Let's stay in Python land for the moment because it's easier. We can create a small benchmark to see how long it takes to generate both the 2D & 3D points. The full source code of the program can be found here. The critical section is this:

# Returns how many seconds it took
def measure(rng_seed, num_points, method):
   bucket = [None] * num_points  # preallocate space

   random.seed(rng_seed)

   start_time = time.time()
   for i in range(0, num_points):
       bucket[i] = method()
   end_time = time.time()

   return (end_time - start_time)


def main():
   rng_seed = 1337
   num_runs = 500
   num_points = 1000000

   # ...

   for i in range(0, num_runs):
       seed = rng_seed + i

       r2d = measure(seed, num_points, rejection_in_unit_disk)
       a2d = measure(seed, num_points, analytical_in_unit_disk)
       r3d = measure(seed, num_points, rejection_in_unit_sphere)
       a3d = measure(seed, num_points, analytical_in_unit_sphere)

       # ...

From there we can take measurements of how long each method took and compare them. Running on a 10th Gen i7 (under Linux), this is the final runtime of the benchmark:

Rejection 2D:
  Mean: 0.893 s
  Median: 0.893 s
Analytical 2D:
  Mean: 0.785 s
  Median: 0.786 s
Rejection 3D:
  Mean: 1.559 s
  Median: 1.560 s
Analytical 3D:
  Mean: 1.151 s
  Median: 1.150 s

Looking at the median rejection sampling is 13% slower in the 2D case and 35% in the 3D case!! Surely, we must now use the analytical method. All of this work we've done was definitely worth it!

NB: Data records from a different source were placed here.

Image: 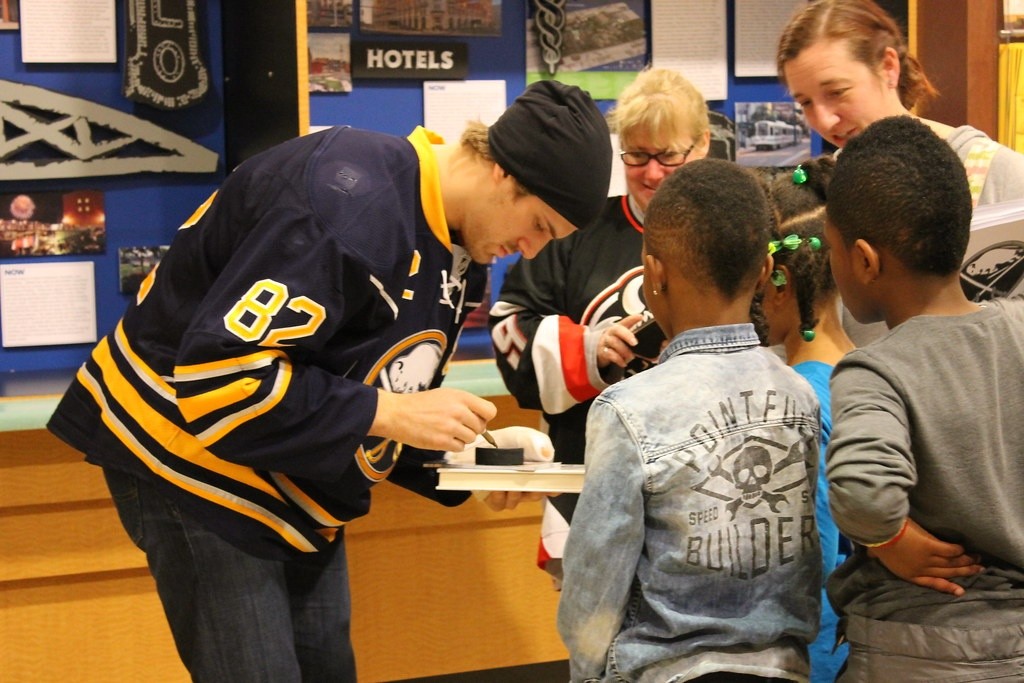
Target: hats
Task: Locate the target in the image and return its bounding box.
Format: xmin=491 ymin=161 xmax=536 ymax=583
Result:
xmin=488 ymin=79 xmax=613 ymax=231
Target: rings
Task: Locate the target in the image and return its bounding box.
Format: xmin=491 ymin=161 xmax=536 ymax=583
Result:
xmin=603 ymin=347 xmax=608 ymax=352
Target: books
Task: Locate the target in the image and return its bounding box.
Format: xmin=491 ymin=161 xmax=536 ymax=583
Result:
xmin=435 ymin=463 xmax=587 ymax=495
xmin=960 ymin=200 xmax=1023 ymax=305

Taking It Into The Ray Tracer

Placing the analytical methods into the ray tracer was very trivial. All of the math functions exist in the standard library therefore the port from Python is nearly 1-1 one to one. Here's how long it takes to the render the default scene with the sad-poor rejection sampling:

me@machine:$ ./PSRayTracing -j 4 -n 500 -o with_rejection.png
...
Render took 105.956 seconds

And now, recompiled with our Supreme analytical method:

me@machine:$ ./PSRayTracing -j 4 -n 500 -o with_analytical.png
...
Render took 118.408 seconds

^{(These measurements were taken with the same 10th Gen i7 on Linux compiled with GCC 14 using CMake's Release mode.)}

Wait, it took longer to use the analytical method? Inspecting both renders they are perceptually the same. Pixel for pixel there are differences, but this is expected because the random number generator is being used differently now.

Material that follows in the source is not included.